Role-playing Games Reward Specialization
The ability to do one thing well is better than the ability to do many things poorly.
A character who can do a little bit of everything is only successful in one-on-one play, and he is only successful because there aren't other characters. In group play, characters generally assume... well... roles. Those roles differ vastly from campaign to campaign, but usually 1 character gets 1 role, and when that character's not present that method of problem-solving must be acquired by the other players in play or ignored in favor of the resources available.
It sounds like what you're doing is trying to be an action hero, and action heroes aren't the best model for characters in a role-playing game because of most role-playing games' ensemble nature. The action hero works alone, does everything himself, and wins. You can do the first two in a role-playing game, but that last will be elusive. Few games expect every character to handle every situation. Instead of trying to be the team, try to be part of the team.
Your Character's Specialty Makes Your Character Valuable
It doesn't matter what it is. In Pathfinder, you could be the guy who bargains with monsters, makes magic items, casts divination spells, sneaks around, or whatever, but you should pick something and be as good at that as you possibly can. If you're the best at something, you'll be contributing because that's what you're best at is how you solve problems.

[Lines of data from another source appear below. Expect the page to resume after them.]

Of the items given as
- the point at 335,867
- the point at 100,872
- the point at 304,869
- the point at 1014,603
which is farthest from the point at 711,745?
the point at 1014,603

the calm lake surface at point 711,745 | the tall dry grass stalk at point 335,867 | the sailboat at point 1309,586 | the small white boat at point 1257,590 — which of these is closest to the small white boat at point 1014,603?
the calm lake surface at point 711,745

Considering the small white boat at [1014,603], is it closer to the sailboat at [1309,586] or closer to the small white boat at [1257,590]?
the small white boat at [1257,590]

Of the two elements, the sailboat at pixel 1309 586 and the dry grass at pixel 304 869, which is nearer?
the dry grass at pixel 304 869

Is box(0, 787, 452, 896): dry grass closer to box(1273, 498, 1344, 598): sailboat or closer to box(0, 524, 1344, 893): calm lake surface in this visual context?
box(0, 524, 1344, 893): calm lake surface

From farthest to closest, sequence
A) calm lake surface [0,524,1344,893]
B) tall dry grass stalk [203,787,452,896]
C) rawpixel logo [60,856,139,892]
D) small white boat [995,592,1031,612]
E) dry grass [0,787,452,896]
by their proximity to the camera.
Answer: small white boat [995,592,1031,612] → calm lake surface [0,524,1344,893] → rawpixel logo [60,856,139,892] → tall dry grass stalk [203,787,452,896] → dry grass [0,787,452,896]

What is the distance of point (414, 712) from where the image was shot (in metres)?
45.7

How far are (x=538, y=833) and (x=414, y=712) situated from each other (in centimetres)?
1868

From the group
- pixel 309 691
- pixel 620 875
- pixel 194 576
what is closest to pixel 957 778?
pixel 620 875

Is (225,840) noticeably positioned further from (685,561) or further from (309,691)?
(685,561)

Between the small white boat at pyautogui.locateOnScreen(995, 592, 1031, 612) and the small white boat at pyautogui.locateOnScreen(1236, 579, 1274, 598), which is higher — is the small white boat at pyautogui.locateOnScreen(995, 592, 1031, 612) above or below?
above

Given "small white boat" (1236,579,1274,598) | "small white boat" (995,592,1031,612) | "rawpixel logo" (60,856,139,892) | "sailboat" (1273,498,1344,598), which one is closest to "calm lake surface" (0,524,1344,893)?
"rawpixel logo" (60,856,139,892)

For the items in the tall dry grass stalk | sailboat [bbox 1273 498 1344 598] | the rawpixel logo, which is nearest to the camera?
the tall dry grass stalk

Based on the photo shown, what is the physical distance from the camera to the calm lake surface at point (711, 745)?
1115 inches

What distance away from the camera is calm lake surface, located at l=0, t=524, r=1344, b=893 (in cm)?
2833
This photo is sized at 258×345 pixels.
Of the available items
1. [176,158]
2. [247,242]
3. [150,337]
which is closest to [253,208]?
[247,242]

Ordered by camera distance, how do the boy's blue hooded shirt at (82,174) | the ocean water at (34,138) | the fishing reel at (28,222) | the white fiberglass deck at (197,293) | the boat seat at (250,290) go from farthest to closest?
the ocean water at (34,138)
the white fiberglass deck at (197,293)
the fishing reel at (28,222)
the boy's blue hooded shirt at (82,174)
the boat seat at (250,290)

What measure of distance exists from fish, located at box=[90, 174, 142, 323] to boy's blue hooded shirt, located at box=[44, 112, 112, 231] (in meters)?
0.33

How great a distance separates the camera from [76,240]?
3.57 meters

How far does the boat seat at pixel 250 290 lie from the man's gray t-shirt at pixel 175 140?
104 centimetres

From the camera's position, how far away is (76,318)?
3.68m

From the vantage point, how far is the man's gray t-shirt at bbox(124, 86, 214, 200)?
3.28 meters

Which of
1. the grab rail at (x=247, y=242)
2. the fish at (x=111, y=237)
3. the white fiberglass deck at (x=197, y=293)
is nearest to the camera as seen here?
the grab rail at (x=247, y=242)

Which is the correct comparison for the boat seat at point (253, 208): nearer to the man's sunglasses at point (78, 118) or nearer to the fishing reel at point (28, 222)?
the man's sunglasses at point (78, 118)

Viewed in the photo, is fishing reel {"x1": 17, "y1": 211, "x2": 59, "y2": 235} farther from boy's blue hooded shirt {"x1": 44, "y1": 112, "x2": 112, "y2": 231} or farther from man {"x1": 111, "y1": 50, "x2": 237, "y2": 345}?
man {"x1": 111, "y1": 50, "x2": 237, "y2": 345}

Option 1: Talk to the Other Players
If you don't know in what you can or should specialize, talk to the other players, including the DM, and find out the campaign's themes and current group composition, and set about making the best character for the campaign that complements that group. In my last Pathfinder group, the DM said that the campaign was an fantasy urban police procedural with a few combat-heavy characters. My half-orc inquisitor who could track anything was quite valuable; although the other characters hit things harder, he made it to where we found the things we were supposed to hit more quickly.
Option 2: Play What You Want
If you know what other characters are involved, pick something they're not doing and do it. Here's the secret: It doesn't matter what it is. Unless what you've picked is straight-up inapplicable (e.g. the greater stage actor in the world... in a dungeon-crawling campaign), that becomes what you do, and your method of solving problems becomes that. When you turn yourself into a hammer, the world's a nail.
A Problem with Pathfinder
Pathfinder has more than a few character classes that are perfectly survivable and that contribute just fine at low levels but expire at higher levels. Further, Pathfinder punishes multiclassing (or, depending on one's point of view, rewards single-classing), so once a class reaches its expiration date, getting out usually means abandoning the character rather than trying to make him go. Such a character will never be as good as those who started off being good at what they do. My half-orc inquisitor made it to level 9, but he was obsolete; had the campaign continued, he would've retired, and I would've brought in a character who could contribute better alongside the alchemist, cleric, and summoner. He was becoming a burden. He had maybe two levels left. And that's okay.
Play a Full Caster!
You've played a gunslinger, magus, and monk, and all of these have expiration dates. Only one casts spells, and Pathfinder loves casters. I urge you, if you want a character who's competitive throughout his career, pick a class that eventually casts 9th-level spells. Your niche is much bigger with a full caster, and one with a varying spell selection means that if you do feel like you're not contributing today, you can contribute better tomorrow by picking a whole new suite of spells.